The FRAIL Scale and Fried Phenotype are also potentially useful assessment tools for screening and tracking responsiveness to frailty targeted preoperative rehabilitation 96. Over the past several years, prehabilitation has gained popularity in the literature as a means of preoperatively optimizing patients’ health to improve postoperative outcomes 97. Rudimentary in their composition, mode of administration and outcome measure, preliminary evidence suggests these programs may reduce the risk of postoperative AEs 97. Although no program has been described in the spine literature, tailored preoperative physiotherapy improves and maintains postoperative functional outcomes in patients with degenerative lumbar spine disorders 98. Considering the relationship between degenerative lumbar disease and frailty, preoperative optimization of frailty may be critical in improving outcomes following spine surgery.

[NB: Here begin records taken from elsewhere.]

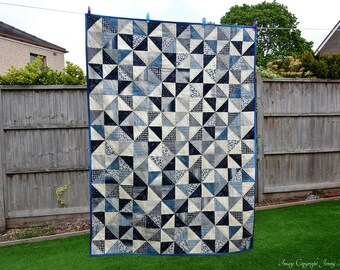 Blue astronomy & constellation lap quilt. Lunar moon phases and stars quilted blanket. Outer space. Janet Clare Nocturne UK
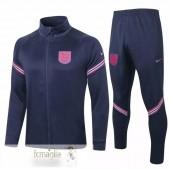 Tuta Calcio Inghilterra 2020 Navy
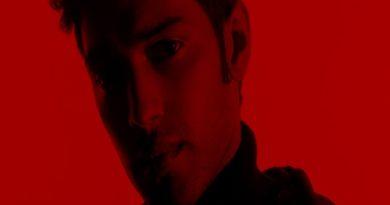 Intezaar Lyrics Zaeden | Somanshu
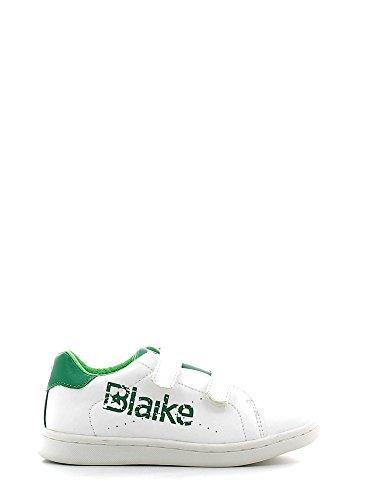 Blaike BS190001S Sneakers Bambino Bianco 30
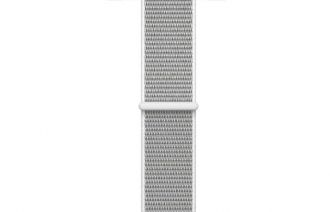 Apple Watch 38mm Seashell Sport Loop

Though, developing a frailty-targeted prehabilitation program is challenging due to the uniqueness of health-deficits to each patient. The CGA may overcome this challenge as it is a powerful screening tool for identifying health deficits susceptible to optimization and tailoring multidisciplinary interventions. Initial studies investigating CGA and frailty targeted prehabilitation with nutrition and exercise interventions have found mild phenotypic and functional improvements in hospitalized and community-dwelling geriatric patients 88, 90, 99, 100. However, it is unknown whether these improvements significantly reduce adverse outcomes, especially in the surgical context. Studies are ultimately needed to determine the most effective method of identifying susceptible health-deficits and clarifying the composition, mode of administration, and clinical efficacy of prehabilitation programs.